This invention relates generally to the design of multi-function digital devices. More particularly, this invention relates to a technique for profiling disparate communications and signal processing standards and services to facilitate the development of an application-specific processor.
Signal processing protocols and standards have proliferated with advances in wireless communications devices and services. Current communications protocols include Frequency Division Multiplexing (FDM), Time Division Multiple Access (TDMA) and Code Division Multiple Access (CDMA). The United States, Europe, Japan and Korea have all developed their own standards for each communications protocol. TDMA standards include Interim Standard-136 (IS-136), Global System for Mobile (GSM), and General Packet Radio Service (GPRS). CDMA standards include Global Positioning System (GPS), Interim Standard-95 (IS-95) and Wide Band CDMA (WCDMA). Wireless communications services include paging, voice and data applications.
Until recently wireless communications devices supported a single communications standard. In theory, a wireless communications device can be designed using a general purpose Digital Signal Processor (DSP) that would be programmed to realize a set of functional blocks specifying the minimum performance requirements for the application. To achieve these minimum performance requirements, system designers design algorithms (sequences of arithmetic, trigonometric, logic, control, memory access, indexing operations, and the like) to encode, transmit, and decode signals. These algorithms are typically specified in software. The set of algorithms which achieve the target performance-specification is collectively referred to as the executable specification. This executable specification can then be compiled and run on the DSP, typically via the use of a compiler. Despite the increasing computational power and speeds of general purpose DSPs and decreasing memory cost and size, designers have not been able to satisfy cost, power and speed requirements simply by programming a general purpose DSP with the executable specification for a standard-specific application.

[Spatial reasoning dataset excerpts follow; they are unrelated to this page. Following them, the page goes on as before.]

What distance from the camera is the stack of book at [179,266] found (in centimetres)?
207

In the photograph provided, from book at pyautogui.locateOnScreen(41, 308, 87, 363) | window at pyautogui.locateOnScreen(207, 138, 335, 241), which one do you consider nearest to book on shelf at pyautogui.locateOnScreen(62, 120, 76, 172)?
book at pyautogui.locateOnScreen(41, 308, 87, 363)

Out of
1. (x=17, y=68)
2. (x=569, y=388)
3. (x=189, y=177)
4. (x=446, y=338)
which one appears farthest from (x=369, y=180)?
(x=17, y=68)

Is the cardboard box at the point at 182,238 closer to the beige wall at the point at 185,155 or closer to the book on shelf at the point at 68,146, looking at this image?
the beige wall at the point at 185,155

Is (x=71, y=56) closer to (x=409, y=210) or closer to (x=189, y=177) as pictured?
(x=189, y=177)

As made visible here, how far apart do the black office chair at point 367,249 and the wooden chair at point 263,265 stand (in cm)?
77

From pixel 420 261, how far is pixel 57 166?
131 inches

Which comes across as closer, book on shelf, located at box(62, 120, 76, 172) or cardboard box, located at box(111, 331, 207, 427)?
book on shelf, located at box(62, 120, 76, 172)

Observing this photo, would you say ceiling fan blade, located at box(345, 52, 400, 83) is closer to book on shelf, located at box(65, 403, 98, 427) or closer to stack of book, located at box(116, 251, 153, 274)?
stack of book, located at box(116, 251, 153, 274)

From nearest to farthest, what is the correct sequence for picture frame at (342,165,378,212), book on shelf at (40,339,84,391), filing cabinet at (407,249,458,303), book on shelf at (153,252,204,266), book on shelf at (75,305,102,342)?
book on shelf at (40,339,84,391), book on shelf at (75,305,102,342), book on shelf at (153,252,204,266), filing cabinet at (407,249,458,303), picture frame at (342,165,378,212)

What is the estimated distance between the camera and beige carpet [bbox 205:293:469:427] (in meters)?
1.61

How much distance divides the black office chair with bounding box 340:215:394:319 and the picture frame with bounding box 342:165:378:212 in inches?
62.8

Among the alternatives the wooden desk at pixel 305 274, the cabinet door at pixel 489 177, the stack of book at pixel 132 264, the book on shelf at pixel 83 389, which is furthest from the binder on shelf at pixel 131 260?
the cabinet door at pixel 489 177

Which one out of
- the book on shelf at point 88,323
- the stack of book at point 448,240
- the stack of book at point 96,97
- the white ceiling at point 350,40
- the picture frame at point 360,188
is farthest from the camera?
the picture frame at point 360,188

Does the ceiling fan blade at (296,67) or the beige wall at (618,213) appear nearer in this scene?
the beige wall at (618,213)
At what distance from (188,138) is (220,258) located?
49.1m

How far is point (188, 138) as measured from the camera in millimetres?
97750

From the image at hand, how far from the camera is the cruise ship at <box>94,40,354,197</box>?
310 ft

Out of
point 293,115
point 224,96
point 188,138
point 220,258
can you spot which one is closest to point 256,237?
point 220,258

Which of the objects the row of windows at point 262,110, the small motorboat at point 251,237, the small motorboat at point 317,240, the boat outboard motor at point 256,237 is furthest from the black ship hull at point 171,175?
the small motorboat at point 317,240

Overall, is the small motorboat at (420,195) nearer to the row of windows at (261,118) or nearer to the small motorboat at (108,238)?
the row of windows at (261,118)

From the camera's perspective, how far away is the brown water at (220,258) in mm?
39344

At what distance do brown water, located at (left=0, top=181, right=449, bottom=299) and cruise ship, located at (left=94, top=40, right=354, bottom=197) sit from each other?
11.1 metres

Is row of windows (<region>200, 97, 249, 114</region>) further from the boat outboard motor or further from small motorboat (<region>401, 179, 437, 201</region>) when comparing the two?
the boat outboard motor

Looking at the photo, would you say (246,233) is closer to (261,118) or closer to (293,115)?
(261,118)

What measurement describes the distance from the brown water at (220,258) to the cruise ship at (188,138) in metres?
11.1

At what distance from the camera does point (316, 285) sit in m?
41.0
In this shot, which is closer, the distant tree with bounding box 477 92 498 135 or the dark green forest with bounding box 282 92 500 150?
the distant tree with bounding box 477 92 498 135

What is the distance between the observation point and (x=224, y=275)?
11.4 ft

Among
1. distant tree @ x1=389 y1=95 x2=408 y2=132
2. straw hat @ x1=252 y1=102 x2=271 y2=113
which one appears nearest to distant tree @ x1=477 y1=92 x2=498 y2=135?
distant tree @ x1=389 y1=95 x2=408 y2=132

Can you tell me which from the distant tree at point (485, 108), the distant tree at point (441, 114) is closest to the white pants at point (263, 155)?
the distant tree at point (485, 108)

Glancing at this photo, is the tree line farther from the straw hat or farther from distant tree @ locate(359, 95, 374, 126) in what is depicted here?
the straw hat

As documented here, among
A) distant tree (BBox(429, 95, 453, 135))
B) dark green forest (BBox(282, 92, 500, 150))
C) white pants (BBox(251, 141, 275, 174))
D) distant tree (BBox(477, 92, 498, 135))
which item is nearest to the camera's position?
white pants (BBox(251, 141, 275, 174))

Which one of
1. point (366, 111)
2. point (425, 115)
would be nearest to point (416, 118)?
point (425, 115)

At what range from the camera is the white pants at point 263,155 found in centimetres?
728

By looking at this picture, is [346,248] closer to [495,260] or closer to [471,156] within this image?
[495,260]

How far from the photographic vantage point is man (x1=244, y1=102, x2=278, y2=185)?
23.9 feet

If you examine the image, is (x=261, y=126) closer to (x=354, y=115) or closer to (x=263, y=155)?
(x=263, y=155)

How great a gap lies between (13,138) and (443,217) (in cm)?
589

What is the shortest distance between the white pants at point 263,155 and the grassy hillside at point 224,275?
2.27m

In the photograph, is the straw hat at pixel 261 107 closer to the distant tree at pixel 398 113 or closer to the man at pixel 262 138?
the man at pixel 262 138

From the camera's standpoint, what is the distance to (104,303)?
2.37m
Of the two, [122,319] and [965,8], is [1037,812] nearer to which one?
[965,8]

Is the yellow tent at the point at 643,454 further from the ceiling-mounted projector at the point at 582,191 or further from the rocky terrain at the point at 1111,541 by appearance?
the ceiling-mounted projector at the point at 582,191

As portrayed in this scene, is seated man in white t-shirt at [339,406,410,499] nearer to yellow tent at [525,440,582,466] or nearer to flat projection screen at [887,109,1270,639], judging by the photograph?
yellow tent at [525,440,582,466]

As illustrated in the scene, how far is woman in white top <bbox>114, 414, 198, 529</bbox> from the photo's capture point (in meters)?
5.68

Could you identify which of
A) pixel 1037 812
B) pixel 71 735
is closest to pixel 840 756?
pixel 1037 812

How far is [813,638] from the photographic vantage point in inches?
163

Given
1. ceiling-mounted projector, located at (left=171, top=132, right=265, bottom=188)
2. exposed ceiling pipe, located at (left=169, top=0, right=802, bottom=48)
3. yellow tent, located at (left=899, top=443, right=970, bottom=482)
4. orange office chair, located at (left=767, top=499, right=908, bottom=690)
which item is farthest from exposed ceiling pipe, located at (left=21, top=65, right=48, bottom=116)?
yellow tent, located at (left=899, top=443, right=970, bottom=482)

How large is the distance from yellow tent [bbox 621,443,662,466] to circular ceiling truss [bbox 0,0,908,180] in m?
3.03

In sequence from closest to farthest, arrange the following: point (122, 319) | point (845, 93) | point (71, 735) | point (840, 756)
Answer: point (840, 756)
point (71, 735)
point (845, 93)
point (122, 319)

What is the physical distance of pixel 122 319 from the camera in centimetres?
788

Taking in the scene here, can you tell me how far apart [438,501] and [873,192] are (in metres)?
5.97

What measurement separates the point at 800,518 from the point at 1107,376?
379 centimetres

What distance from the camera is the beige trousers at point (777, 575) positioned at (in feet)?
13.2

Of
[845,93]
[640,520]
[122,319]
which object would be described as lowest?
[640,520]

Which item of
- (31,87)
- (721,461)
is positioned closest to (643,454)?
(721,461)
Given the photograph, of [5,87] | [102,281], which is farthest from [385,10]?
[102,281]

Additional dedicated high-speed processing is required, a need which has traditionally been met using an application-specific processor. As used herein, an application-specific processor is a processor that excels in the efficient execution (power, area, flexibility) of a set of algorithms tailored to the application. An application-specific processor fares extremely poorly for algorithms outside the intended application space. In other words, the improved speed and power efficiency of application-specific-processors comes at the cost of function flexibility.
Demand is now growing for wireless communications devices that support multiple applications and varying grades of services over multiple standards. Today""s solution to this problem is to essentially connect multiple application-specific processors together to obtain multi-standard operation, thereby adding cost in terms of design resources, design time, and silicon area. FIG. 1 illustrates, in block diagram form, a wireless communications device designed with this approach. FIG. 1 includes a micro-controller core 20 and a DSP 22 having access to a memory 24. The wireless communications device also includes a set of application-specific fixed function circuits 26A-26D, including an AMPS circuit 26A, a CDMA circuit 26B, an IS-136 circuit 26C, and a GSM circuit 26D.
In view of the foregoing, it would be highly desirable to eliminate application-specific communications and signal processors by providing a technique for profiling disparate communications and signal processing standards to facilitate the implementation of a single processor to support the disparate communications and signal processing standards in a cost, area and power efficient fashion.
The method of the present invention profiles disparate communications and signal processing standards to define a programmable processor that may be programmed to execute any of the disparate communications and signal processing standards. The method includes the steps of selecting a set of communications and signal processing standards for analysis and identifying functions common to the selected set of communications and signal processing standards. Thereafter, the common functions are ranked according to computational intensity. Using this ranking, a set of high computational intensity functions are selected for implementation as kernels, the set of kernels forming a programmable processor with which any one of the set of communications and signal processing standards can be implemented.
The invention enables the identification of optimum datapaths and control state-machines for use in the design of application-specific processors. The methodology can be used to identify functions that are poorly executed by existing microprocessors and digital signal processors. The technique can also define new datapaths and state-machines required to efficiently implement functions. The methodology of the invention offers a systematic way to analyze functions across many applications or standards, thereby reducing the time to define a processor architecture and increasing the amount of design reuse possible in the design of new processors for digital signal processing of multi-standard applications.